> [ARTICLE]
☆ ☆ ☆ ☆ ☆ ☆ ☆
[flaviocopes] The Advanced JavaScript Course - JavaScript Standard Library - part 2

Replacing using Regular Expressions

We already saw how to check if a string contains a pattern.

We also saw how to extract parts of a string to an array, matching a pattern.

Let’s see how to replace parts of a string based on a pattern.

The String object in JavaScript has a replace() method, which can be used without regular expressions to perform a single replacement on a string:

"Hello world!".replace('world', 'dog') //Hello dog!
"My dog is a good dog!".replace('dog', 'cat') //My cat is a good dog!

This method also accepts a regular expression as argument:

"Hello world!".replace(/world/, 'dog') //Hello dog!

Using the g flag is the only way to replace multiple occurrences in a string in vanilla JavaScript:

"My dog is a good dog!".replace(/dog/g, 'cat') //My cat is a good cat!
☆ ☆ ☆ ☆ ☆ ☆ ☆
(Data items)
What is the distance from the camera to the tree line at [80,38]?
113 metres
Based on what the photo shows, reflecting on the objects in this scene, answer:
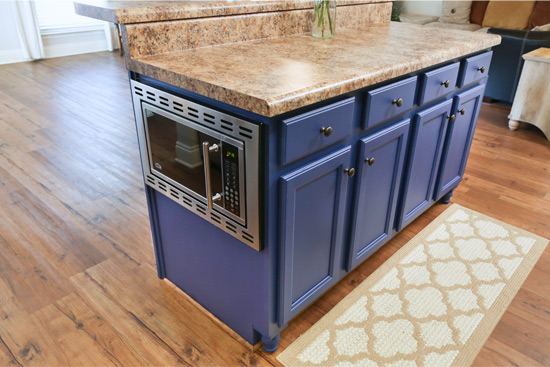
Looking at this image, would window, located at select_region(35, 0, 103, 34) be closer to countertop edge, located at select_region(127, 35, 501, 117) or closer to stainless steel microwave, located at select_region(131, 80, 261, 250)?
stainless steel microwave, located at select_region(131, 80, 261, 250)

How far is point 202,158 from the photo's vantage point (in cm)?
130

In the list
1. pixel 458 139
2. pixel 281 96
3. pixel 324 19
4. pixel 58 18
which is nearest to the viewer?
pixel 281 96

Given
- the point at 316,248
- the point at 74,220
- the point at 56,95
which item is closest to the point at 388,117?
the point at 316,248

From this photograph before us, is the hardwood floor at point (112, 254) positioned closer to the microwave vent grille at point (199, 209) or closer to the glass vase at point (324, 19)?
the microwave vent grille at point (199, 209)

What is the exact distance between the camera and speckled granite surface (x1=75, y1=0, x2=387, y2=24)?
1309mm

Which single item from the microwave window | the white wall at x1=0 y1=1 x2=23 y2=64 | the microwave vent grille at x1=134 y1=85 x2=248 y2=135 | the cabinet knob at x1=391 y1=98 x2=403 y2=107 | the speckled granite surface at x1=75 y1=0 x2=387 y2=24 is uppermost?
the speckled granite surface at x1=75 y1=0 x2=387 y2=24

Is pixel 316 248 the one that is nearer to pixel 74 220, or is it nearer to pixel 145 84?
pixel 145 84

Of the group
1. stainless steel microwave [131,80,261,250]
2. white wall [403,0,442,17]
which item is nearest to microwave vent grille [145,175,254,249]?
stainless steel microwave [131,80,261,250]

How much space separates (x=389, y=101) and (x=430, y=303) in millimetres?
839

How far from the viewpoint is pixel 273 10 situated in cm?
178

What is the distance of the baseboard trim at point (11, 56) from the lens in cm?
538

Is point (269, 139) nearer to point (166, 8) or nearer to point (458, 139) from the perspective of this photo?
point (166, 8)

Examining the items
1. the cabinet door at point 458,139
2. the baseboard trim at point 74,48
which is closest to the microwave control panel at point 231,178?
the cabinet door at point 458,139

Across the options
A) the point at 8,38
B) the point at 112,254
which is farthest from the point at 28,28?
the point at 112,254
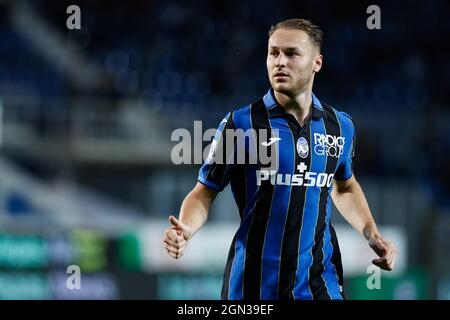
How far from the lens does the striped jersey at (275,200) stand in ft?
14.6

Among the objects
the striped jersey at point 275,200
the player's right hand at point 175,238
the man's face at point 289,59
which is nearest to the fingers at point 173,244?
☆ ☆ ☆ ☆ ☆ ☆ ☆
> [GIVEN EXERCISE 1]
Rewrite the passage on replacing with regular expressions, beginning at the words "The String object" and stopping after "a good cat!", changing "dog" to "bird" throughout.
> [GIVEN EXERCISE 2]
Write the next part of the lesson on replacing text with regular expressions in JavaScript, picking up right after its final line.
These data items were drawn from a separate source.

> [EXPECTED OUTPUT 1]
The String object in JavaScript has a replace() method, which can be used without regular expressions to perform a single replacement on a string:

"Hello world!".replace('world', 'bird') //Hello bird!
"My bird is a good bird!".replace('bird', 'cat') //My cat is a good bird!

This method also accepts a regular expression as argument:

"Hello world!".replace(/world/, 'bird') //Hello bird!

Using the g flag is the only way to replace multiple occurrences in a string in vanilla JavaScript:

"My bird is a good bird!".replace(/bird/g, 'cat') //My cat is a good cat!

> [EXPECTED OUTPUT 2]
Groups let us do more fancy things, like moving around parts of a string:

"Hello, world!".replace(/(\w+), (\w+)!/, '$2: $1!!!')
// "world: Hello!!!"

Instead of using a string you can use a function, to do even fancier things. It will receive a number of arguments like the one returned by String.match(RegExp) or RegExp.exec(String) , with a number of arguments that depends on the number of groups:

"Hello, world!".replace(/(\w+), (\w+)!/, (matchedString, first, second) => {
  console.log(first);
  console.log(second);

  return `${second.toUpperCase()}: ${first}!!!`
})
//"WORLD: Hello!!!"

Greediness

Regular expressions are said to be greedy by default.

What does it mean?

Take this regex

/\$(.+)\s?/

It is supposed to extract a dollar amount from a string

/\$(.+)\s?/.exec('This costs $100')[1]
//100

but if we have more words after the number, it freaks off

/\$(.+)\s?/.exec('This costs $100 and it is less than $200')[1]
//100 and it is less than $200

Why? Because the regex after the $ sign matches any character with .+ , and it won’t stop until it reaches the end of the string. Then, it finishes off because \s? makes the ending space optional.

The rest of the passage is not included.